SET TASK 1: Pick out every line in the listing below that contains the string "JSON", and copy each one.

So this is all about short sleeps.

You don't need to argue with me about short sleeps, I'm convinced.

Thus I'm going to skip all arguments regarding short sleeps going forward.

> fsleep does three things -- and none of them are a good fit
> for acpi_os_sleep:
>
> static inline void fsleep(unsigned long usecs)
> {
>         if (usecs <= 10)
>                 udelay(usecs);
>         else if (usecs <= 20000)
>                 usleep_range(usecs, 2 * usecs);
>         else
>                 msleep(DIV_ROUND_UP(usecs, 1000));
> }
>
> > udelay(usecs);
> will never execute in the ACPI case, as the minimum delay is 1000 usec.
>
> > usleep_range(usecs, 2 * usecs);
>
> timers-howto.rst says this:
>
>                         "With the introduction of a range, the scheduler is
>                         free to coalesce your wakeup with any other wakeup
>                         that may have happened for other reasons, or at the
>                         worst case, fire an interrupt for your upper bound."
>
> But the way usleep_range works is it sets the timer for the
> upper bound, and opportunistically wakes/cancels if another timer
> fires after the lower bound and before the upper bound.

Yes, that's how it works.

> It calls it a "worst case" that the timer fires at the upper bound.
>
> But when ACPI suspend/resume flows are running the only other
> timer is the tick, and so the "worst case" happens effectively ALWAYS.

Arguably though, ACPI suspend/resume flows are not the only case in
which AML skeeps.

> So when fsleep does a usleep_range(usecs, 2 * usecs), it is effectively
> DOUBLING the duration of all timers 20 ms and smaller.

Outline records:
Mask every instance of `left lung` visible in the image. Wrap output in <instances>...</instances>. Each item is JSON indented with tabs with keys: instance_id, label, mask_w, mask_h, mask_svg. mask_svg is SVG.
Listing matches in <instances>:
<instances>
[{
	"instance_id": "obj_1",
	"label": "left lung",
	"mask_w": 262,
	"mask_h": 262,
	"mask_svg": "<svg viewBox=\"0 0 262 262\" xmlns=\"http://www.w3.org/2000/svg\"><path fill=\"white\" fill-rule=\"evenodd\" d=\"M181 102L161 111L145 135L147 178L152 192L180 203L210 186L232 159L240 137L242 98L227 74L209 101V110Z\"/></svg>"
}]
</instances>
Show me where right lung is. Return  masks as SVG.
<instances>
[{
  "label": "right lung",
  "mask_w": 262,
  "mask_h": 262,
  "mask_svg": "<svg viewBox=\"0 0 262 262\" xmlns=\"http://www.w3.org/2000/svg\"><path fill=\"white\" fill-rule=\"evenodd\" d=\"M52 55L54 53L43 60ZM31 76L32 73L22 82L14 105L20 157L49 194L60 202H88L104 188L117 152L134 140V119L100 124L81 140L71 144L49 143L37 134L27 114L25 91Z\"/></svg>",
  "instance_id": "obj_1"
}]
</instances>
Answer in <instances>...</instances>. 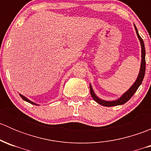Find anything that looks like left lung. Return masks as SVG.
<instances>
[{
    "instance_id": "left-lung-1",
    "label": "left lung",
    "mask_w": 151,
    "mask_h": 151,
    "mask_svg": "<svg viewBox=\"0 0 151 151\" xmlns=\"http://www.w3.org/2000/svg\"><path fill=\"white\" fill-rule=\"evenodd\" d=\"M135 30H136L138 38H139V41H140L141 47H142V62H141V67H140V71H139V74L138 75L137 79L136 82L134 83V85H132L130 88V89L128 91H126L124 94L119 99L116 100V101H104V100H101L100 99H99L96 96L94 93L92 89V87L91 85H90V91H91V95L92 96V98L93 99L94 101H96L98 104L102 105L104 106H118V105H121L125 104L126 102H127L129 99L132 97V96L134 94V93L136 92L137 90L138 89V88L139 87V85H141L142 82L143 78H144L145 73V45L144 42H143L142 39L140 37V36L139 35L137 31V29L136 26L134 25Z\"/></svg>"
}]
</instances>
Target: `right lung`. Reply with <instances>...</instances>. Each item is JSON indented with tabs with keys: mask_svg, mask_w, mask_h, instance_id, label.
<instances>
[{
	"mask_svg": "<svg viewBox=\"0 0 151 151\" xmlns=\"http://www.w3.org/2000/svg\"><path fill=\"white\" fill-rule=\"evenodd\" d=\"M19 96H20V97L23 100H25V101H28V102H29V103H30V104H34V105H37L36 104H35V103H33V102H32V101H30V100H28V99L26 98V97H25V96H23L22 95H21V94H19Z\"/></svg>",
	"mask_w": 151,
	"mask_h": 151,
	"instance_id": "1",
	"label": "right lung"
}]
</instances>
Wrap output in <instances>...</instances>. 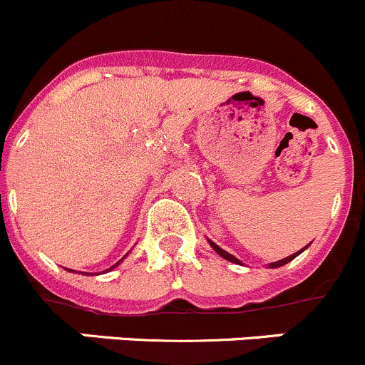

SET TASK 2: Carry the thread on fsleep and ACPI short sleeps forward from its last sentence.

WRITTEN RESPONSE 1:
Mask every instance of `left lung` visible in the image. Wrap output in <instances>...</instances>. Each item is JSON indented with tabs with keys: instance_id, label, mask_w, mask_h, mask_svg. mask_svg is SVG.
Target: `right lung`. Reply with <instances>...</instances>. Each item is JSON indented with tabs with keys: mask_svg, mask_w, mask_h, instance_id, label.

WRITTEN RESPONSE 2:
> There may be scenarios where doing this makes sense,
> but acpi_os_sleep() is not one of them.

It would be good to actually try this.

However, I'm not arguing that usleep_range(usecs, 2 * usecs) is
suitable for ACPI sleeps.  I'm saying that it is friendly with respect
to the timekeeping subsystem to give it a nonzero range if it is
affordable.

And I do think that it is affordable in the ACPI sleep case.

> > msleep(DIV_ROUND_UP(usecs, 1000));
>
> msleep(50) takes 59.8ms -- a 20% penalty.

I guess you mean on a HZ=250 system system and I guess this is a
measured number.

> We have loops with AML Sleep(50) in the middle,
> and this  code would bloat them by 20%, while
> the user is waiting -- for no benefit. o

If this happens during system suspend/resume and if this is the only
thing that is waited for (ie. nothing runs in parallel with it).

So your resume time is 20% longer than it can be in theory if every
Sleep() causes an extra timer interrupt to be programmed.  Is this
extra overhead justified?

> Again, there may be scenarios where doing this makes sense,
> but acpi_os_sleep() is not one of them.

I'm not convinced.

> > Why should usleep_range() be used for 100 ms sleeps, for instance?
> > This goes against the recommendation in the above document, so is
> > there a particular reason?
>
> The document doesn't say *why* msleep is recommended.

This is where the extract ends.